LAWS(BOM)-2010-5-62

NARAYAN SHANKARRAO SHINDE Vs. MANOHAR DATTATRAYA RODE

Decided On May 05, 2010
NARAYAN SHANKARRAO SHINDE Appellant
V/S
MANOHAR DATTATRAYA RODE Respondents

JUDGEMENT

(1.) The petitioners who are the legal representatives of the original plaintiff-landlord have filed this writ petition under Article 227 of the Constitution of India for challenging the impugned judgment and order by which the Appellate Court has reversed a decree of eviction passed in favour of the original plaintiff.

(2.) The suit filed by the plaintiff relates to suit premises bearing Block No.2 having three rooms more particularly described in the plaint. The suit premises was let out by the plaintiff to the defendant. The suit was filed on the ground of arrears of rent, bonafide requirement and acquisition of suitable residence. The allegation in the suit was that there are 18 members in the family of the plaintiff out of which his three sons were married and one son was of marriageable age. It was contended that the premises possessed by the plaintiff was not sufficient to accommodate 18 members of the family. Another allegation was that the defendant had been allotted a residential quarters by virtue of his employment. The suit was contested by the defendant by filing written statement. The trial Court upheld the ground of bonafide requirement. Issue of comparative hardship was answered by the trial Court in favour of the plaintiff. The ground of the acquisition of suitable residence was also upheld. In an appeal preferred by the defendant-tenant, the Appellate Court has interfered and has set aside the decree for eviction.

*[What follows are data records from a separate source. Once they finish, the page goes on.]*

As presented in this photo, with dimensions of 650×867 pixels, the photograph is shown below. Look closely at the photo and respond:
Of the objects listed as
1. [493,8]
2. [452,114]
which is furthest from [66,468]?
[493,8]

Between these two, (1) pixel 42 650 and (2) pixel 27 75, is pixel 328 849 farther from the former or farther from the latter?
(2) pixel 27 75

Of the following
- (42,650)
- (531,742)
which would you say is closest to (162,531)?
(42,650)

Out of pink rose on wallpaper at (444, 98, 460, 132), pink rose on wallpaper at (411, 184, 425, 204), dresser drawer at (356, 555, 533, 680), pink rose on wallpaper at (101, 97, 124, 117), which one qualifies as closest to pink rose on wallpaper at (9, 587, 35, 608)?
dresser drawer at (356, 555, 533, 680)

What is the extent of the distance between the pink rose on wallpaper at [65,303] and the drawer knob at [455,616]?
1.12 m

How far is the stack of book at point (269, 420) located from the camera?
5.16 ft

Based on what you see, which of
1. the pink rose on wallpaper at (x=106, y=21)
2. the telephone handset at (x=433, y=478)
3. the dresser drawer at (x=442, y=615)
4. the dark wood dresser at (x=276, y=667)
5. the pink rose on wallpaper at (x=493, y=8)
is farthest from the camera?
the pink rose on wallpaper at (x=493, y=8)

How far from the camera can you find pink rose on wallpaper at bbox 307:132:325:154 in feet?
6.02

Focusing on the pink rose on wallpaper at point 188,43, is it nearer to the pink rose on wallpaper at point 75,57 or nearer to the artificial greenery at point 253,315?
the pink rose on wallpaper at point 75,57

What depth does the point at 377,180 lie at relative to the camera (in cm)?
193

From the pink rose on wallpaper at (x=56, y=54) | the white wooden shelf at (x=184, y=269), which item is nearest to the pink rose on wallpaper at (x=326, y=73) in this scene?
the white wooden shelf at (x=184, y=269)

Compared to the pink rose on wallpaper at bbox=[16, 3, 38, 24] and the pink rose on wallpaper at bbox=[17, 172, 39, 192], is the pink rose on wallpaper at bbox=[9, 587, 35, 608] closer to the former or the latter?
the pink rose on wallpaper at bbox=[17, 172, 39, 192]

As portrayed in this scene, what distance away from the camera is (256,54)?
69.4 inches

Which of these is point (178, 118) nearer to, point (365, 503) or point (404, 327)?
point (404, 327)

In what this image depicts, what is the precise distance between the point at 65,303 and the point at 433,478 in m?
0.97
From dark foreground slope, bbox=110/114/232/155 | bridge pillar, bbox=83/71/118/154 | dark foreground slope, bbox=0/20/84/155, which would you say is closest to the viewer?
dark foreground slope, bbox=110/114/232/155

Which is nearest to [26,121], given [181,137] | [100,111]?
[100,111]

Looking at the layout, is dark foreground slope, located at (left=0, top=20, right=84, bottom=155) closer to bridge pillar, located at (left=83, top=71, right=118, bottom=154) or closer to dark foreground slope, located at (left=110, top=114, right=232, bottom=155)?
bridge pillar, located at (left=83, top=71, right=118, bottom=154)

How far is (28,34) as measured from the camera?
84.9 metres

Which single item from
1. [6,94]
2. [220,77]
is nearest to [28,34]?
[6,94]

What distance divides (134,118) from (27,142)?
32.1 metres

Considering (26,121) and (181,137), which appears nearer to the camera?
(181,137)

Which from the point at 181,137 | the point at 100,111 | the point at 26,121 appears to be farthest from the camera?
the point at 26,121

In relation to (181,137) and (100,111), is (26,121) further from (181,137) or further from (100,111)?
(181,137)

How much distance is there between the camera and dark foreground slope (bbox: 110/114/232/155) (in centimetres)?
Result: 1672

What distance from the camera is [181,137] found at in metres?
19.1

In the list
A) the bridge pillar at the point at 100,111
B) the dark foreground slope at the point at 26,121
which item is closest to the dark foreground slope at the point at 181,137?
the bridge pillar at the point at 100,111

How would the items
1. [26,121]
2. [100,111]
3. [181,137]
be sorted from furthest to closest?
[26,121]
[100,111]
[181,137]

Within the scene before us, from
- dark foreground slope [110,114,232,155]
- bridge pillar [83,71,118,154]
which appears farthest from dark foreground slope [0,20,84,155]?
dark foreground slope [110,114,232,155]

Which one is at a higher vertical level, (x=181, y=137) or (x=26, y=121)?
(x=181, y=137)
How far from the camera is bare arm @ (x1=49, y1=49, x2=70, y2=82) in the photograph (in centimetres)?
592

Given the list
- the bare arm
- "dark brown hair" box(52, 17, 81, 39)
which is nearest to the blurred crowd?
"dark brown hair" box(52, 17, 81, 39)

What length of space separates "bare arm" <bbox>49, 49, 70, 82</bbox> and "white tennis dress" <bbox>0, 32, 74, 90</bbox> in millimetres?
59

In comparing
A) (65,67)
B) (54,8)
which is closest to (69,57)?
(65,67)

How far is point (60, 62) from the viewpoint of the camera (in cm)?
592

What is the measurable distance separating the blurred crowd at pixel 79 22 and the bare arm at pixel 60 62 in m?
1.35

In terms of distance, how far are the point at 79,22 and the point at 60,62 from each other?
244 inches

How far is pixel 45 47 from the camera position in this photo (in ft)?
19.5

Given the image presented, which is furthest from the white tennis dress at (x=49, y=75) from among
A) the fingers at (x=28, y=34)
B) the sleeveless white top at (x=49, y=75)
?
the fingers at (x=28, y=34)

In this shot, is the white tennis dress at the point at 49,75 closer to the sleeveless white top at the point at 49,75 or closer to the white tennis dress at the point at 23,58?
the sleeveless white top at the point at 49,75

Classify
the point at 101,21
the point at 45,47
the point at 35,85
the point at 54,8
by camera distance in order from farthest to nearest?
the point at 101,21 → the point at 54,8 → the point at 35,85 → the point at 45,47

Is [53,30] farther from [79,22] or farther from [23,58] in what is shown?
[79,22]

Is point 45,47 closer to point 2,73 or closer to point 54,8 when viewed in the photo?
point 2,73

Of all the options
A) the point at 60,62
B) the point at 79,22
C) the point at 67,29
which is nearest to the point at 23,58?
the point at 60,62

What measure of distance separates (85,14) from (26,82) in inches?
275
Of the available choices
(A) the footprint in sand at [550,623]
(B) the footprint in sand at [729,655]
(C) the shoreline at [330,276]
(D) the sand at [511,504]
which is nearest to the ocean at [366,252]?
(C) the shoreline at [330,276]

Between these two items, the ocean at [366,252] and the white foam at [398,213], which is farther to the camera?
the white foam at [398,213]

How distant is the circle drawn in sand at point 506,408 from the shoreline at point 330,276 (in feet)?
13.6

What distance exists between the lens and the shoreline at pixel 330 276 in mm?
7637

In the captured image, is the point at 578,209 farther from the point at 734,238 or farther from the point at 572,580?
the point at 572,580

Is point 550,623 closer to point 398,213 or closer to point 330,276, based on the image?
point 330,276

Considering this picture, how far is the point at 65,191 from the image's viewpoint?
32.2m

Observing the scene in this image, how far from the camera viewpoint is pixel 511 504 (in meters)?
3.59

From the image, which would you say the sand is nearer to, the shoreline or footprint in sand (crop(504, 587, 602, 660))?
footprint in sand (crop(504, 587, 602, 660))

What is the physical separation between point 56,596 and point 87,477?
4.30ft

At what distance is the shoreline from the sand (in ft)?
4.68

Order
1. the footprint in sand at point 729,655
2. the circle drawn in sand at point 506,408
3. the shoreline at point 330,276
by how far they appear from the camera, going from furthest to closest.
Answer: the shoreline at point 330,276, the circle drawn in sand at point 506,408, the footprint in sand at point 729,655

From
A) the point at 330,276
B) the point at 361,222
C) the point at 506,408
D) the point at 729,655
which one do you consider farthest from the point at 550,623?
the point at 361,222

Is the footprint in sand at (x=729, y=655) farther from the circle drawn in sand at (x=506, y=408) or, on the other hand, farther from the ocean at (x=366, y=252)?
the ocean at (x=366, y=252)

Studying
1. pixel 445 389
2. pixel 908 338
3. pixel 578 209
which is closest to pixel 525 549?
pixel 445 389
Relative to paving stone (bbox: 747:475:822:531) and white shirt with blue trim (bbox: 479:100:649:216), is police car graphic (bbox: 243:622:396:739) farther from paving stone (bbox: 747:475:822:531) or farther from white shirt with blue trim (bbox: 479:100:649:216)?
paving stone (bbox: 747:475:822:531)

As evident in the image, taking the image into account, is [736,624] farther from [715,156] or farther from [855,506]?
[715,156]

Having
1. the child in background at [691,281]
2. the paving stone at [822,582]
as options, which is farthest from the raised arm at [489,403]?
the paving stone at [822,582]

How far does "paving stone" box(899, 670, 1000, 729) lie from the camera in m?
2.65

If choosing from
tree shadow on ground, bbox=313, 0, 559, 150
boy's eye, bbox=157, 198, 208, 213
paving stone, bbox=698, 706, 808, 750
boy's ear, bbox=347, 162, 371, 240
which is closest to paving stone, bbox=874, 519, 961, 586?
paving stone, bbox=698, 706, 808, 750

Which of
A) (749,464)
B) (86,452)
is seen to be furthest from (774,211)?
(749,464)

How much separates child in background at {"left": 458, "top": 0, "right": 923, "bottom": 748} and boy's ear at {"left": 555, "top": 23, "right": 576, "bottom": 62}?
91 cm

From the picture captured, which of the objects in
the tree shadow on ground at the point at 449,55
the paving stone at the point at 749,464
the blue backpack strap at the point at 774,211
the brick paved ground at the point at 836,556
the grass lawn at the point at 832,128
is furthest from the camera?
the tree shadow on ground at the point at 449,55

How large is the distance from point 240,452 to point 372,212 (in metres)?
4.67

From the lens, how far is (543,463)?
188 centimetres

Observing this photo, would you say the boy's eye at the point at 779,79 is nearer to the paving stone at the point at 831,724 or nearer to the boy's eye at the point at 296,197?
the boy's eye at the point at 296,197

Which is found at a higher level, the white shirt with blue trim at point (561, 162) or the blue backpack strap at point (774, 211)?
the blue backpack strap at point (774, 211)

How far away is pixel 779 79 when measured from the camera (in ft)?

(3.) The learned counsel appearing for the petitioners has invited my attention to the findings recorded by the trial Court. He pointed out that the trial Court accepted the case made out in the deposition of the plaintiffs son. He pointed out that the finding of the trial Court was that the plaintiff has three sons who are married and there were 12 children in the family. He pointed out that even according to the case of the defendant, the plaintiff was in possession of three bigger rooms. He stated that the defendant specifically admitted that there were 22 members in the family of the plaintiff. He pointed out the finding of the trial Court on the issue of comparative hardship. He pointed out that apart from the fact that the defendant was entitled to reside in railway quarters, it was for the defendant to search suitable accommodation. He pointed out that even before the trial Court, the plaintiffs offered that some time to vacate be granted to the defendant. Inviting my attention to the findings of the Appellate Court he submitted that the same are perverse. He submitted that the Appellate Court also accepted that there were 22 members in the family of the plaintiff. He invited my attention to the finding of the Appellate Court on the issue of comparative hardship. He submitted that the Appellate Court has completely ignored the fact that no efforts were made by the defendant to secure some other accommodation. He submitted that the perverse finding recorded by the Appellate Court on both the aforesaid issues is required to be set aside. The learned counsel appearing for the respondent supported the impugned judgment and decree. He submitted that in absence of any evidence to show that no other premises are available to the plaintiff, the Appellate Court was justified in disturbing the decree. He submitted that no interference is called for with the findings of fact recorded by the Appellate Court. Lastly, he submitted that petition is of the year 1993 and therefore it is necessary to permit the parties to adduce further evidence on the issue of comparative hardship by remanding the matter to the Appellate Court. He submitted that one of the grounds stated by the plaintiff was that the respondent being an employee of railways, he was entitled to service quarters. He submitted that with the passage of time the respondent must have reached age of superannuation and therefore further evidence is required to be adduced.